Section 13. Surety Bonds. The Trustees may require any officer or agent of the Trust to execute a bond (including, without limitation, any bond required by the Investment Company Act of 1940, as amended (the “1940 Act”) and the rules and regulations of the Securities and Exchange Commission (“Commission”)) to the Trust in such sum and with such surety or sureties as the Trustees may determine, conditioned upon the faithful performance of his or her duties to the Trust including responsibility for negligence and for the accounting of any of the Trust’s property, funds or securities that may come into his or her hands.

Section 14. Removal. Any officer may be removed from office whenever in the judgment of the Trustees the best interest of the Trust will be served thereby, by the vote of a majority of the Trustees given at any regular meeting or any special meeting of the Trustees.
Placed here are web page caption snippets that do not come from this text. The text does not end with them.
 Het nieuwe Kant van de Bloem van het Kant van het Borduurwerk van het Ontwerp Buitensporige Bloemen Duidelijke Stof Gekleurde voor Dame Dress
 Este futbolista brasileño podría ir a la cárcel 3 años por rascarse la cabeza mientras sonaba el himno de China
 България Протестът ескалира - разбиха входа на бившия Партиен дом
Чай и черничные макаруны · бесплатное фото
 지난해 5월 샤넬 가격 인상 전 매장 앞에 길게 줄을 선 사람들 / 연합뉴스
In addition, any officer or agent appointed in accordance with the provisions of Section 12 hereof may be removed, either with or without cause, by any officer upon whom such power of removal shall have been conferred by the Trustees.

Section 15. Remuneration. The salaries or other compensation, if any, of the officers of the Trust shall be fixed from time to time by resolution of the Trustees.
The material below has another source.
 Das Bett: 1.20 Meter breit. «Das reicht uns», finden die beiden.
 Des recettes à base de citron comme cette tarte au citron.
ARTICLE IV: SHAREHOLDERS’ MEETINGS

Section 1. Special Meetings. A special meeting of the Shareholders shall be called by the Secretary whenever (i) ordered by the Trustees or (ii) requested in writing by Shareholders owning Shares representing at least 10% of the total combined votes of all Shares entitled to vote. If the Secretary, when so ordered or requested, refuses or neglects for more than 30 days to call such special meeting, the Trustees or the Shareholders so requesting, may, in the name of the Secretary, call the meeting by giving notice thereof in the manner required when notice is given by the Secretary. If the meeting is a meeting of the Shareholders of one or more Series or classes of Shares, but not a meeting of all Shareholders of the Trust, then only special meetings of the Shareholders of such one or more Series or classes shall be called and only the Shareholders of such one or more Series or classes shall be entitled to notice of and to vote at such meeting.
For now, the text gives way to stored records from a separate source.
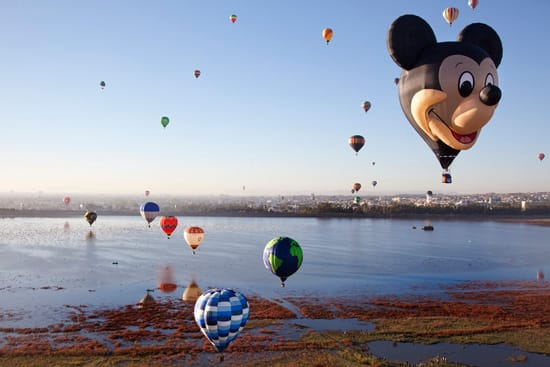 'The Happiest Balloon on Earth' Flies for Record-Breaking Crowd at Leon International Balloon Festival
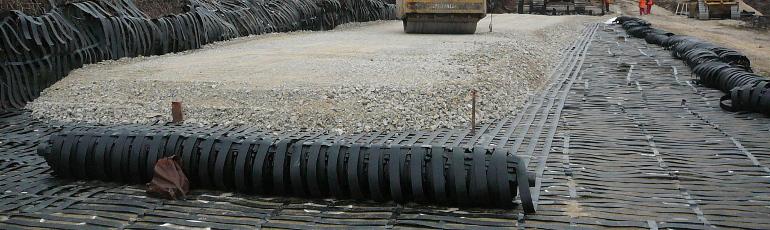 桩承式加筋路堤工程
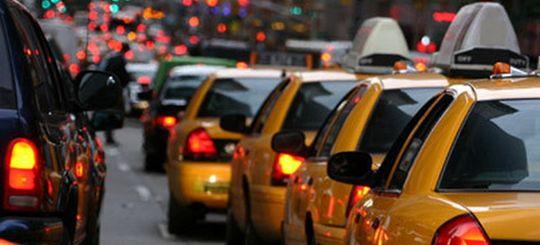 Дептранс: штрафы для легальных подмосковных такси за проезд по «выделенкам» вне сферы компетенции ведомства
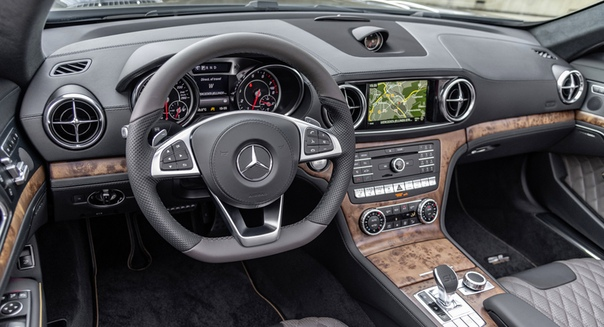Родстеры Mercedes SLC Final Edition и SL Grand Edition прибудут весной Фото: компания Mercedes-BenzОткрытые двухместки SLC и SL нынешних поколений уже не молоды: первая из них выпускается с 2011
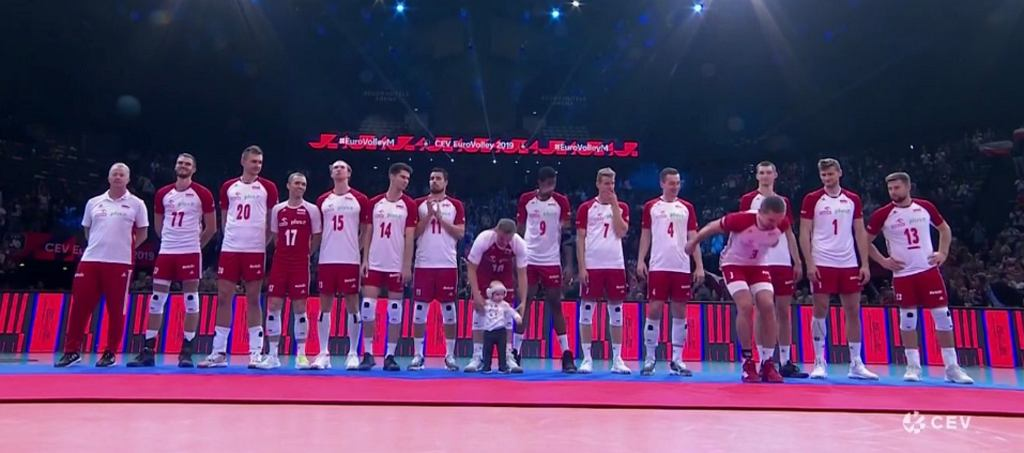 Polscy siatkarze odebrali medale na... dywanie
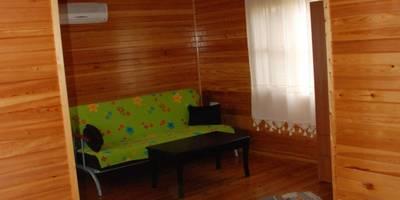 Salas / recibidores de estilo moderno por Özge Hotel & Bungalow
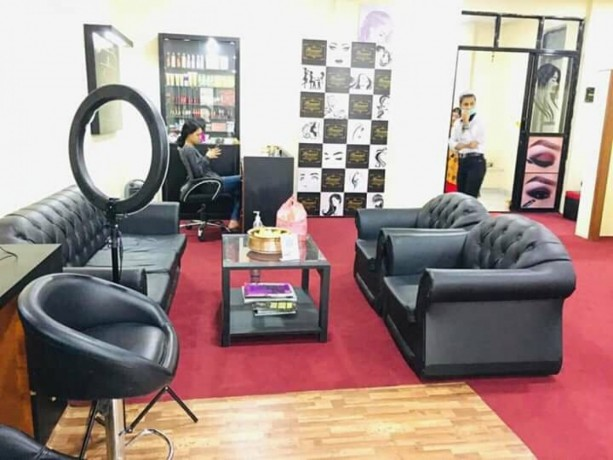 beauty-parlor-for-sale-big-4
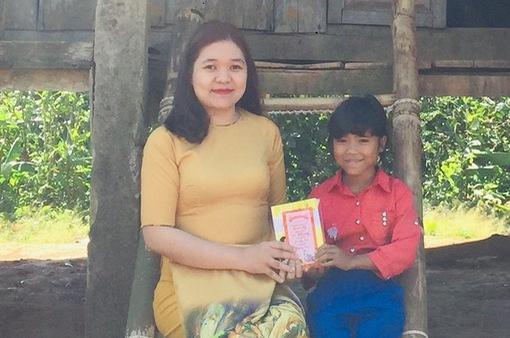 Đầu năm, thầy cô đến từng nhà học sinh vùng cao chúc Tết, mừng tuổi sách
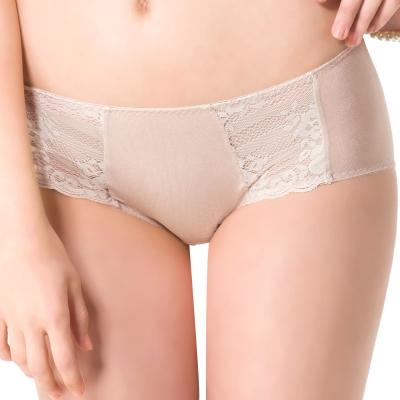 思薇爾 花優系列M-XL蕾絲低腰平口內褲(白銀膚)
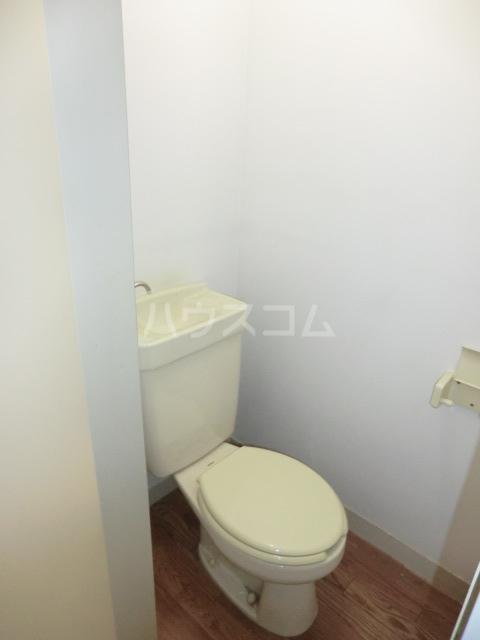 M8 202号室のトイレ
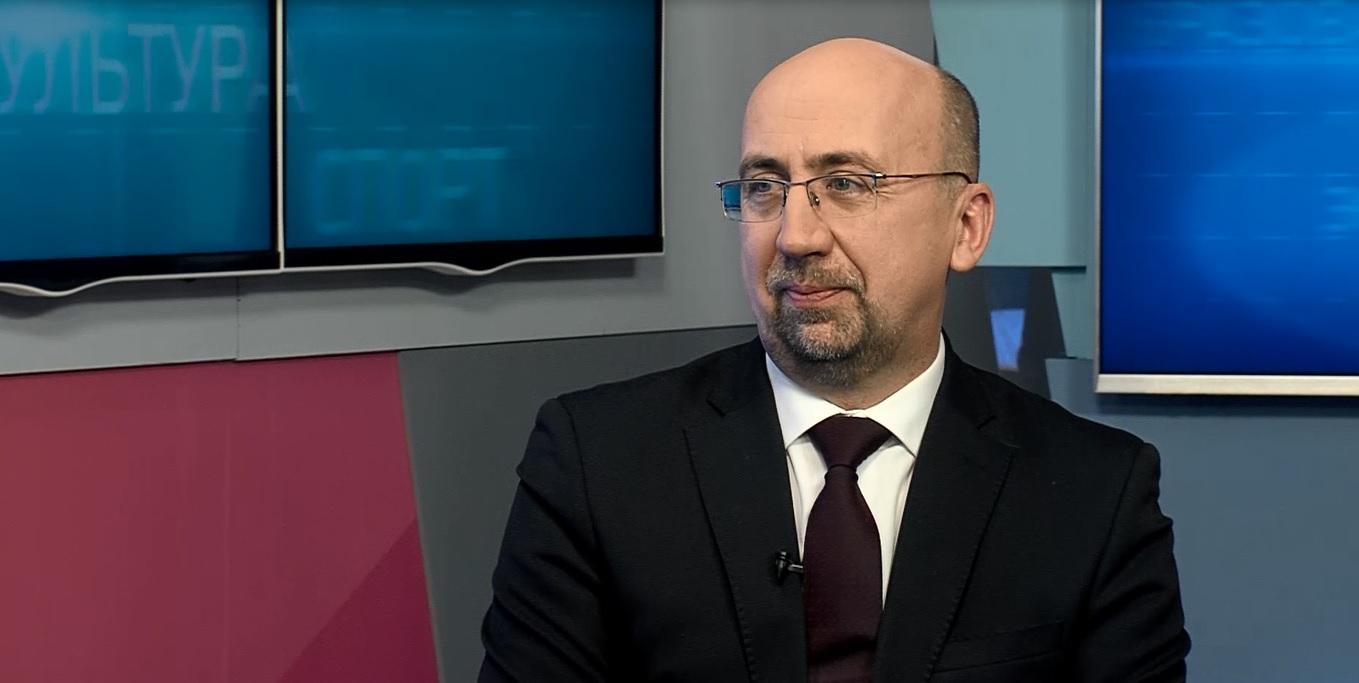 «В тему»: Евгений Гузанов – о работе архивной службы Ярославской области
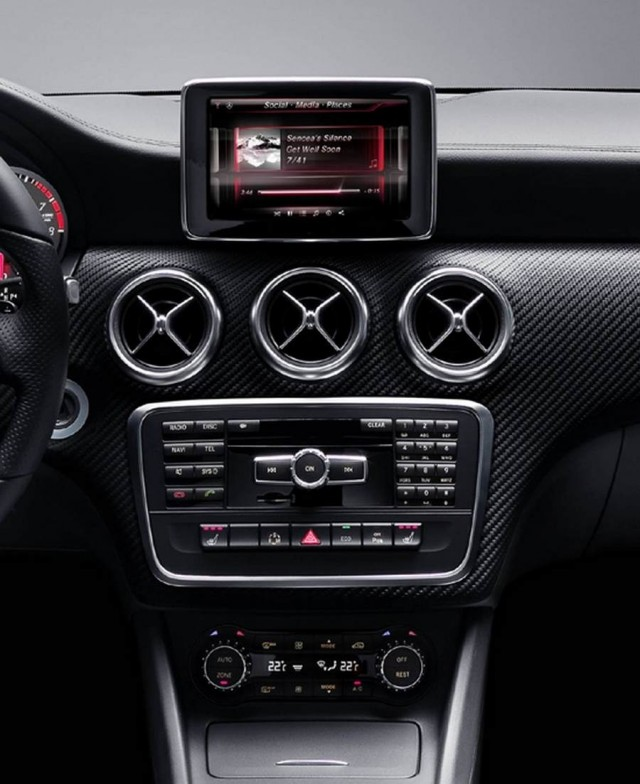 iPhone and Siri into new Mercedes A-Class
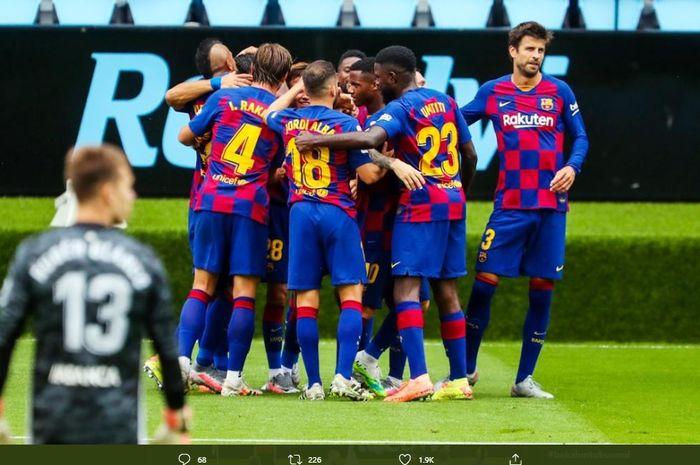 Para pemain Barcelona mengerubungi Luis Suarez usai sukses menjebol gawang Celta Vigo pada laga pekan ke-31 Liga Spanyol, Sabtu (28/6/2020).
Section 2. Notices. Except as above provided, notices of any meeting of the Shareholders shall be given by the Secretary by delivering (by electronic, telephonic, telegraphic, facsimile or computerized means or other alternative means as may be approved by resolutions adopted by the Trustees) or mailing, postage prepaid addressed to such address as may be registered with the Trust, to each Shareholder entitled to vote at said meeting, notification of such meeting at least ten (10) days before the meeting. Shareholders shall be provided reasonable notice of any future alternative means of notice delivery approved by resolutions adopted by the Trustees other than electronic, telephonic, telegraphic, facsimile or computerized notice. Notice of any Shareholder meeting need not be given to any Shareholder if a written waiver of notice (including, but not limited to, electronic, telegraphic, facsimile or computerized writings), executed before or after such meeting, is filed with the record of such meeting, or to any Shareholder who shall attend such meeting in person or by proxy. Notice of adjournment of a Shareholders’ meeting to another time or place need not be given, if such time and place are announced at the meeting or reasonable notice is given to persons present at the meeting and the adjourned meeting is held within a reasonable time after the date set for the original meeting.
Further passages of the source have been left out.